Não posso terminar sem falar dos momentos comunitários. Foram diversos. Tivemos formações e momentos de oração. Como todo mineiro é desconfiado, o povo demorou um cadim para se aproximar. Foi preciso de um dos dias de oração, o momento Mariano, ser feito em um dos bairros da cidade, porque o povo não estava descendo para a Matriz. Quando aparecia dez pessoas era festa! Mas que iniciativa louvável. Fizemos um terço luminoso na praça. Além de ter enchido a praça, o terço ficou lindo. A nossa última atividade juntos foi uma adoração ao Santíssimo Sacramento. Nesse dia a igreja lotou. Meditamos o Êxodo e a possibilidade de vivermos nossa “Terra Prometida” apesar de nossos desertos.

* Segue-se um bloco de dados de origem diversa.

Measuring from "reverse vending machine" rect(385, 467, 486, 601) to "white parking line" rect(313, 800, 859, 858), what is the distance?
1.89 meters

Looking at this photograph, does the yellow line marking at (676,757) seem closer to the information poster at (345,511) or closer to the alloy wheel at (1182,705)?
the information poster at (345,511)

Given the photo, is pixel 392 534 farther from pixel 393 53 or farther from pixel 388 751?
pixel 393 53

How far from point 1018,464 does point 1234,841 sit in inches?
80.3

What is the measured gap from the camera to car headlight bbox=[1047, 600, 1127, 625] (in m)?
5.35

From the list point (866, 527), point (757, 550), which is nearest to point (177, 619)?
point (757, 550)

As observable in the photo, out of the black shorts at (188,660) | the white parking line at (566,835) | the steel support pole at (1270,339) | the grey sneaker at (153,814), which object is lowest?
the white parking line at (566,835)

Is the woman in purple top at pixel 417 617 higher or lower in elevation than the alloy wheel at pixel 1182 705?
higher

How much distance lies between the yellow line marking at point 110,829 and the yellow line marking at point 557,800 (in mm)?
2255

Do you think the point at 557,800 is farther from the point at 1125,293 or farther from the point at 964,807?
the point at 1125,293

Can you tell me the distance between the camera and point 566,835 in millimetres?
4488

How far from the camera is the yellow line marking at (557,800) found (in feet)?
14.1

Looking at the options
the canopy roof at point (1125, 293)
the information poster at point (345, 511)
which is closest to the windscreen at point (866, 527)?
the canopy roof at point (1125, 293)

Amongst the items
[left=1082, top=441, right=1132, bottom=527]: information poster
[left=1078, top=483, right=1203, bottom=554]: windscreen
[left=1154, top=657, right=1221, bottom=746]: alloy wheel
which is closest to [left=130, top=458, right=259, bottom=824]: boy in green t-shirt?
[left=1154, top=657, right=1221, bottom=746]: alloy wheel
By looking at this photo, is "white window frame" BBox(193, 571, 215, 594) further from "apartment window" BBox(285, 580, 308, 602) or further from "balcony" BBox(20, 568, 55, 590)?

Lições que tirei da missão: I) o povo precisa de Deus; II) o povo precisa de padres que falem de Deus; III) o povo precisa de padres que vivam Deus; IV) o povo precisa de padres que distribuam Deus; V) o povo não merece padres infiltrados na política partidária; VI) o povo não merece padre que só é padre no altar; VII) o povo não merece padre que troca a missa por churrasco com amigos; VIII) o povo não merece ser julgado pela porcentagem do dízimo; IX) o povo não merece ficar vacante; X) o povo não merece sofrer. Não estou aqui dizendo que ouvi e vi essas coisas lá, mas que meditei e rezei essas lições a cada visita, a cada história ouvida e a cada prece pedindo um novo pároco. A notícia da posse do novo pároco encheu o coração daquele povo de alegria e esperança. Só se falava nele. Como diz uma música interpretada pelo Pe. Antônio Maria “na comunidade onde mora um padre o povo vive mais feliz”.
Ao terminar de escrever este texto recebi a notícia do falecimento do Sr. Antenor. Ele era bisavô do Bryan. Faleceu aos 105 anos de idade. Passou parte de sua vida na cama ao lado de sua esposa também acamada. Tive a graça de visita-lo mais de uma vez. Que Deus o tenha.